Filesystem: UFS ZFS ext3fs reiserfs
% Utilization (starting empty) 95-10045-5095-10095-100
% Utilization (consecutive run)95-10051-5695-10095-100



Comments:
Chad, good stuff. I posted a link to you on StorageMojo. Thanks.

Robin
 
Wow, someone's actually reading my ramblings! :-)

Thanks for the link. I'll be posting a couple more benchmarks soon. Well, one of them is really just a demonstration of the I/O reordering ZFS does to give reads preference. But it's pretty impressive.

Chad
 
Greets to the webmaster of this wonderful site. Keep working. Thank you.
»
 
Super color scheme, I like it! Keep up the good work. Thanks for sharing this wonderful site with us.
»
 
Really amazing! Useful information. All the best.
»
 
This comment has been removed by a blog administrator.
 
Thanks for these benchmarks. I am already really fascinated of zfs, but this does the rest.
I will use your benchmarks on my website and keep on doing some Howtos to zfs.
My website is in german, but this is my "at-work" homepage: http://www.users.sbg.ac.at/~widhalmt
 
Thanks, for this, it was exactly what I was looking for.
 
Chad - you get a blogger high 5 - great content, perfect tone & presentation.

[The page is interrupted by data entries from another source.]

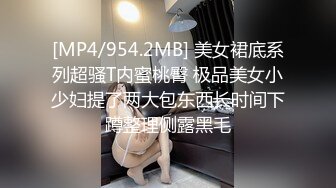 PUA学姐讲述破处经历全程对白刺激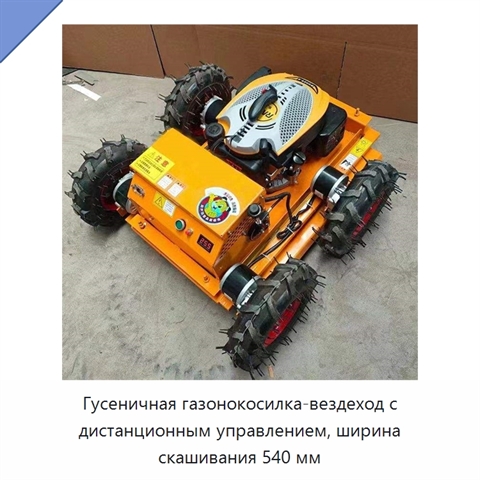 Гусеничная газонокосилка-вездеход с дистанционным управлением, ширина скашивания 540 мм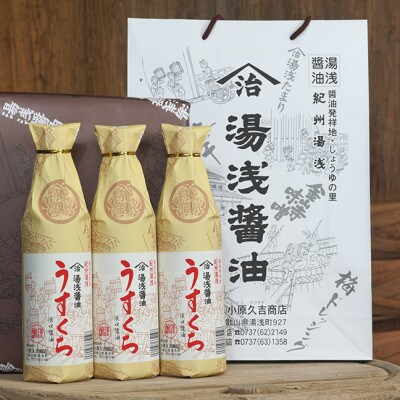 江戸時代から続く!小原久吉商店　うすくちしょうゆ 900ミリ 3本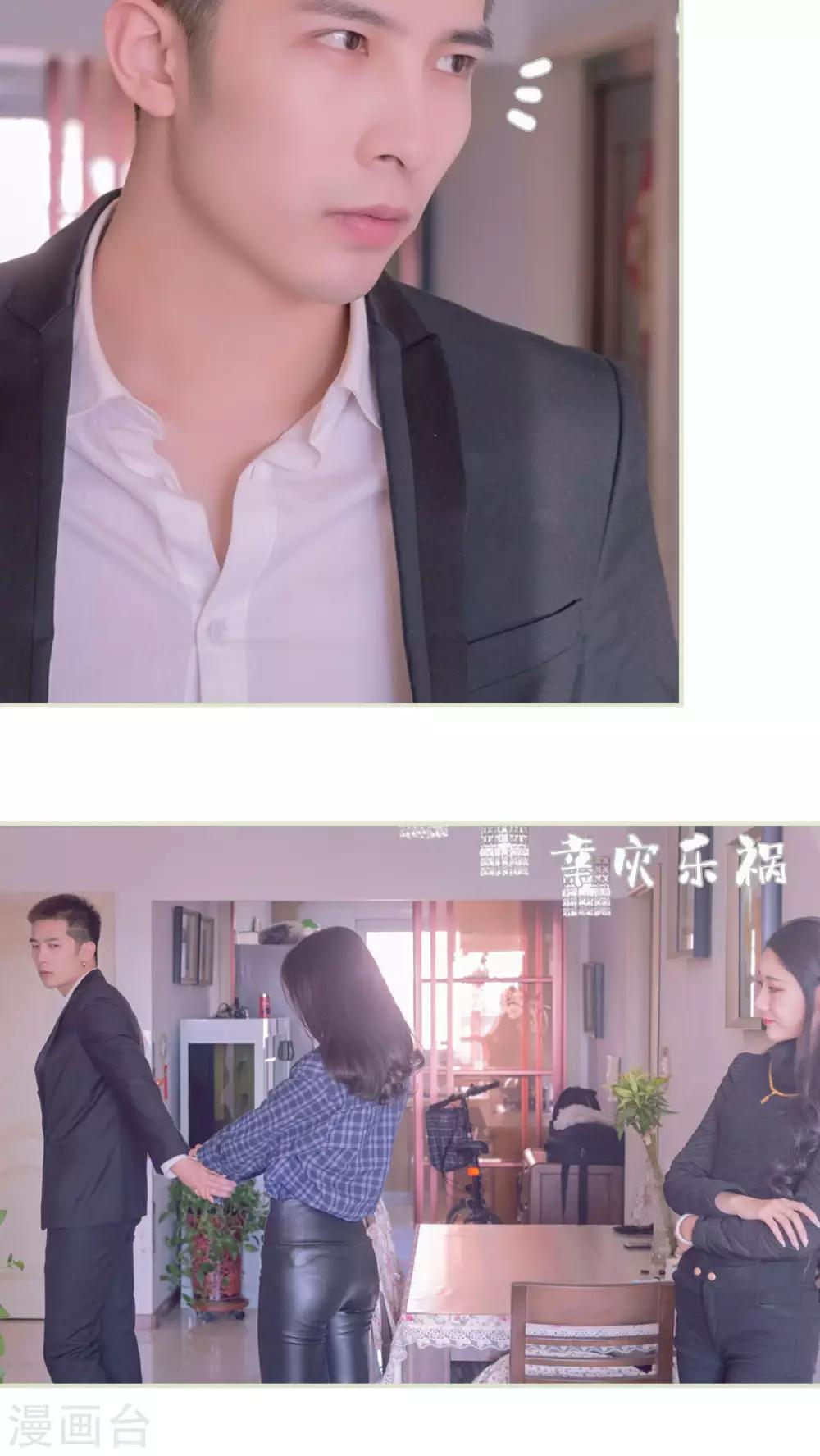 第15话10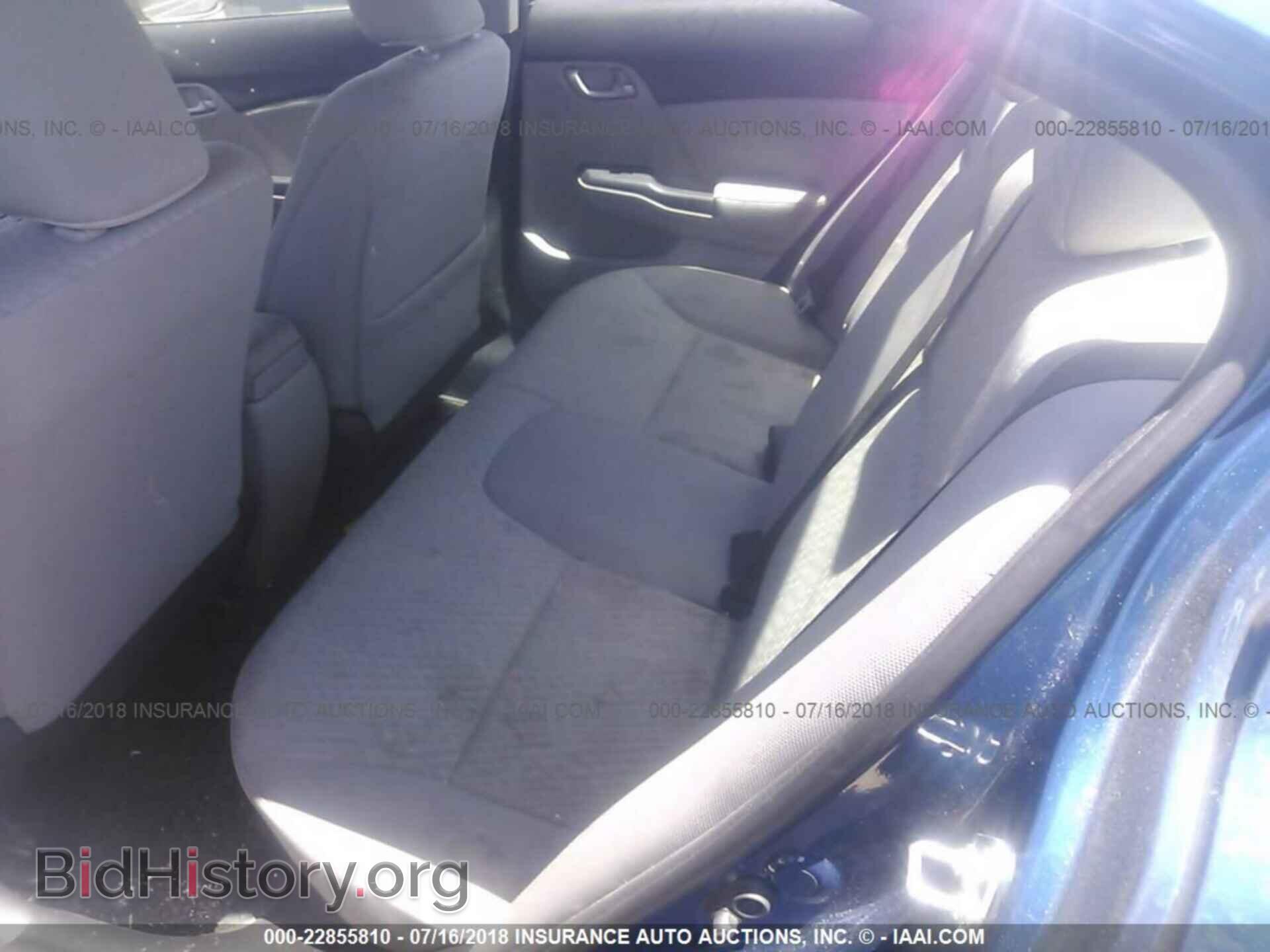 2014 Honda Civic - VIN: 19XFB2F54EE273637 - Фото 8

If only I could blog like this - sniff , sniff...
 
Thanks for the benchmark info.
Filesystem benchmarking is not an easy task. For example some filesystems may R/W faster but utilize the CPU/RAM higher. That`s why (I think) it`s important to do so called "realworld" benchmarks. I imagine the typical scenario like database server which is doing very complex and heavy queries thus utilizing both the memory and CPU. Of course the perf. may vary depending on the RDBMS used / it`s internal storage engine.
I would try something like imdb database for example....
 
This comment has been removed by a blog administrator.
 
Well, I think you miss a lot of things in this benchmark...

What kind of journalling have you used in ext3, for example.

Also, where is your 'script' to be validated? Why not use the actual, well know, filesystem bench tools, like IOZone, who gives many kind of results?


Cya,


Rodrigo (BSDaemon).
Rodrigo Rubira Branco
 
waterboarding
 
Good stuff Chad.

Could you please remove the post by Anonymous : 9:11 PM

That reads ...

I find some information here.

And links to ADVERT "content" at the URL below ...

http://10oal.info/3379

And do you really want those refinancing links?
 
Post a Comment



<< Home

This page is powered by Blogger. Isn't yours?